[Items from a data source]
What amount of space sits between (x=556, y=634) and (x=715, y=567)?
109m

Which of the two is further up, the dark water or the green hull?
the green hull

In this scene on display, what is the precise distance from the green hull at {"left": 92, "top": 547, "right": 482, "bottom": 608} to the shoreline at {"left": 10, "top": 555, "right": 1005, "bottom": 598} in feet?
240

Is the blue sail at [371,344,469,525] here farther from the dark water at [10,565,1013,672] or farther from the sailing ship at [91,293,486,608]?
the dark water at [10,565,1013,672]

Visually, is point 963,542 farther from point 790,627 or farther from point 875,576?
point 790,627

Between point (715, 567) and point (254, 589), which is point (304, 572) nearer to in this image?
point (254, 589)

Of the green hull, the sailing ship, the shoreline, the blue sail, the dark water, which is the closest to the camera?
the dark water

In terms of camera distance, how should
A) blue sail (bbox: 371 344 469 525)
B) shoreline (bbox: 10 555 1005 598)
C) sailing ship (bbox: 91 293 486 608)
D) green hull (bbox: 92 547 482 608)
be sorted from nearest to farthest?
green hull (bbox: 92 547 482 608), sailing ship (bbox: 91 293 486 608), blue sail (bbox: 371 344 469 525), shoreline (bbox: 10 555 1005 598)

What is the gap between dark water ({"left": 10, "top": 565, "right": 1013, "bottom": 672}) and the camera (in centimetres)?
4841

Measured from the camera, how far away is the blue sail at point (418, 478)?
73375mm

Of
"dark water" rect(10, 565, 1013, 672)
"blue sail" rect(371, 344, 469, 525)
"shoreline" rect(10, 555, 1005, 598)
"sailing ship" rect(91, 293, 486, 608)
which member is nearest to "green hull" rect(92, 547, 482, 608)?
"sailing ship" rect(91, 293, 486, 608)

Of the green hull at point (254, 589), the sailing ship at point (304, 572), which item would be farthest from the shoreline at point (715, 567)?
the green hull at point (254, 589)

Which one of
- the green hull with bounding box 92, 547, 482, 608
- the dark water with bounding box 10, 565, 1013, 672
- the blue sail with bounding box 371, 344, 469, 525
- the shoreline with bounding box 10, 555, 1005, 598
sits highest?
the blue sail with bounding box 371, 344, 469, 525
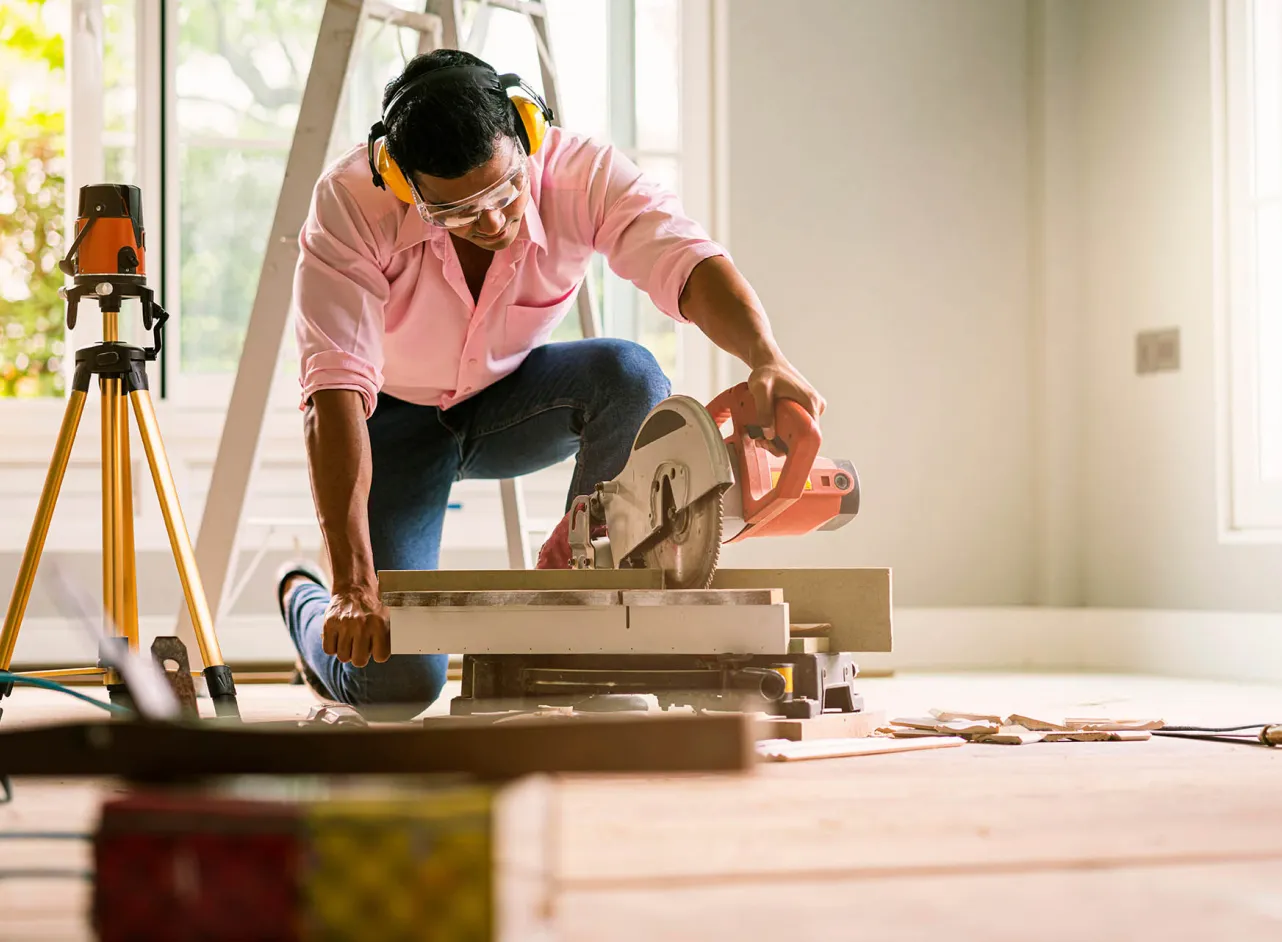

**Given problem**
Repeat the lines of the records verbatim, from the line containing "Which one of" through the end of the records, with both ends included. Leave the pictures out.

**Finished task**
Which one of
- the green hull with bounding box 92, 547, 482, 608
- the dark water with bounding box 10, 565, 1013, 672
- the blue sail with bounding box 371, 344, 469, 525
- the shoreline with bounding box 10, 555, 1005, 598
sits highest?
the blue sail with bounding box 371, 344, 469, 525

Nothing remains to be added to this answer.